# Portable Texture Equipment -Advice Needed



## mds120 (Nov 22, 2009)

We currently own a Magnum TexFinish machine which we use for smaller jobs. After 2 years we are having issues with it surging material. In other words the pump is running but it is charging the line intermittently. This is a smaller machine and is electric.

Here were the reasons we bought the TexFinish Machine.

Machine under $800. 
Portable so one man could lift it or push it into a truck. 
Able to apply popcorn texture. 
Use a gun rather than a hopper. 
If necessary, the machine had to have the ability to texture an entire house.

We are thinking about going to a gas compressor. We have the same requirements as above but understand we may have to go back to a hopper.

Any suggestions as to what machine or gas compressor we should buy?


----------



## drywallnflorida (Sep 19, 2008)

we have a mag texfinish sprayer that was doing the same thing, i thought it was the flex hose going bad, when i started to take it apart i realized that the connection on the bottem of the hopper was just a lil loose and was sucking in air but not loose enuff to leak material. Tightened it down half a turn and works great again. :thumbup:


----------



## mds120 (Nov 22, 2009)

drywallnflorida said:


> we have a mag texfinish sprayer that was doing the same thing, i thought it was the flex hose going bad, when i started to take it apart i realized that the connection on the bottem of the hopper was just a lil loose and was sucking in air but not loose enuff to leak material. Tightened it down half a turn and works great again. :thumbup:


Thank you for the reply. I was thinking it might be the hose at one time. I took everything apart to check it. I'll check the connection at the bottom of the hopper again. Maybe there is a gasket of something.


----------



## [email protected] (Dec 23, 2008)

Mds, what part of MO are you in?


----------



## mds120 (Nov 22, 2009)

Kansas City.


----------



## [email protected] (Dec 23, 2008)

If you keep having trouble I'll get you chucks's # @ magnum.


----------



## greenrabbi (Nov 30, 2009)

We had a similar problem, only it turned out the flex hose needed to be replaced. After that it was working fine again.


----------

== Supplied entries ==
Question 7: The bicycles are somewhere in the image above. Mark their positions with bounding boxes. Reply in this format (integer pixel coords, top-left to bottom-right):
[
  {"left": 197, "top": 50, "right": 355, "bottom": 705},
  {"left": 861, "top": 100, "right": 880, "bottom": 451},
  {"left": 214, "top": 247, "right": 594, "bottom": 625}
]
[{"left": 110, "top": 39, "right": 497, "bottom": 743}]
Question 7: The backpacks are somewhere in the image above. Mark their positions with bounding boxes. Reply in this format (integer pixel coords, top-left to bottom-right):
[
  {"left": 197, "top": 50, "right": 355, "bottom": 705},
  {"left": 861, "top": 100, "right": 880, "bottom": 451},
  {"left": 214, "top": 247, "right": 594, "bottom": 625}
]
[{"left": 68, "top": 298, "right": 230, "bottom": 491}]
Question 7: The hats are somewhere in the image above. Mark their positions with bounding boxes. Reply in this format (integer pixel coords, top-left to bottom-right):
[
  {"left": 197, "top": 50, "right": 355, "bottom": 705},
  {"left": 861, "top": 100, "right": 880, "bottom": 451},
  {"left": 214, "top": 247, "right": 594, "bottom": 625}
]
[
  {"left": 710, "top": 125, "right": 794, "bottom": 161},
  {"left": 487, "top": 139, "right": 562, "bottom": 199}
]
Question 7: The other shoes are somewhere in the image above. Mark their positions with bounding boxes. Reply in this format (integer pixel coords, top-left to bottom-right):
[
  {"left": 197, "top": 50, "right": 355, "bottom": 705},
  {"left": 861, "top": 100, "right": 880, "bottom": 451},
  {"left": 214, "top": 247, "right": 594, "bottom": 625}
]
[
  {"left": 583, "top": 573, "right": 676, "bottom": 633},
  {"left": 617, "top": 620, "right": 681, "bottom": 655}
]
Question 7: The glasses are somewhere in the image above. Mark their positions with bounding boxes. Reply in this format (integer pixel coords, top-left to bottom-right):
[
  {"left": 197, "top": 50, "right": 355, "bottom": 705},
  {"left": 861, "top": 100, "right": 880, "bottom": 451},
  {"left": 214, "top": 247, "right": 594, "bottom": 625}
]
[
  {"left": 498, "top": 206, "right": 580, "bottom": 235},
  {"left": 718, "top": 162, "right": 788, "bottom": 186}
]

== Objective ==
Copy the entire forum thread about portable texture equipment above word for word, from its title through the last post.

== Solved exercise ==
# Portable Texture Equipment -Advice Needed



## mds120 (Nov 22, 2009)

We currently own a Magnum TexFinish machine which we use for smaller jobs. After 2 years we are having issues with it surging material. In other words the pump is running but it is charging the line intermittently. This is a smaller machine and is electric.

Here were the reasons we bought the TexFinish Machine.

Machine under $800. 
Portable so one man could lift it or push it into a truck. 
Able to apply popcorn texture. 
Use a gun rather than a hopper. 
If necessary, the machine had to have the ability to texture an entire house.

We are thinking about going to a gas compressor. We have the same requirements as above but understand we may have to go back to a hopper.

Any suggestions as to what machine or gas compressor we should buy?


----------



## drywallnflorida (Sep 19, 2008)

we have a mag texfinish sprayer that was doing the same thing, i thought it was the flex hose going bad, when i started to take it apart i realized that the connection on the bottem of the hopper was just a lil loose and was sucking in air but not loose enuff to leak material. Tightened it down half a turn and works great again. :thumbup:


----------



## mds120 (Nov 22, 2009)

drywallnflorida said:


> we have a mag texfinish sprayer that was doing the same thing, i thought it was the flex hose going bad, when i started to take it apart i realized that the connection on the bottem of the hopper was just a lil loose and was sucking in air but not loose enuff to leak material. Tightened it down half a turn and works great again. :thumbup:


Thank you for the reply. I was thinking it might be the hose at one time. I took everything apart to check it. I'll check the connection at the bottom of the hopper again. Maybe there is a gasket of something.


----------



## [email protected] (Dec 23, 2008)

Mds, what part of MO are you in?


----------



## mds120 (Nov 22, 2009)

Kansas City.


----------



## [email protected] (Dec 23, 2008)

If you keep having trouble I'll get you chucks's # @ magnum.


----------



## greenrabbi (Nov 30, 2009)

We had a similar problem, only it turned out the flex hose needed to be replaced. After that it was working fine again.


----------